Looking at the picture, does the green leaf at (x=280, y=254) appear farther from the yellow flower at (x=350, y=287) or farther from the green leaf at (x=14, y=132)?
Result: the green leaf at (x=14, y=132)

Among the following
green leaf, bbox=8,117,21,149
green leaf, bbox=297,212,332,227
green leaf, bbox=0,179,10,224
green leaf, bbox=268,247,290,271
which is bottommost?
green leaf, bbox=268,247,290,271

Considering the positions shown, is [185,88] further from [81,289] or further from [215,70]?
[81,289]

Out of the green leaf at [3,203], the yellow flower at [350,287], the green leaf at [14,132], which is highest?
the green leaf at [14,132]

[TASK STATEMENT] Copy out all of the items above, putting "white flower" wherever "yellow flower" occurs and changing nothing else.

[TASK RESPONSE]
Looking at the picture, does the green leaf at (x=280, y=254) appear farther from the white flower at (x=350, y=287) or farther from the green leaf at (x=14, y=132)?
Result: the green leaf at (x=14, y=132)

Among the following
green leaf, bbox=8,117,21,149
green leaf, bbox=297,212,332,227
green leaf, bbox=0,179,10,224
green leaf, bbox=268,247,290,271
which is bottommost?
green leaf, bbox=268,247,290,271

Considering the positions shown, is [185,88] further from [81,289] or further from [215,70]?
[81,289]

Out of the green leaf at [3,203], the white flower at [350,287], the green leaf at [14,132], which is highest?
the green leaf at [14,132]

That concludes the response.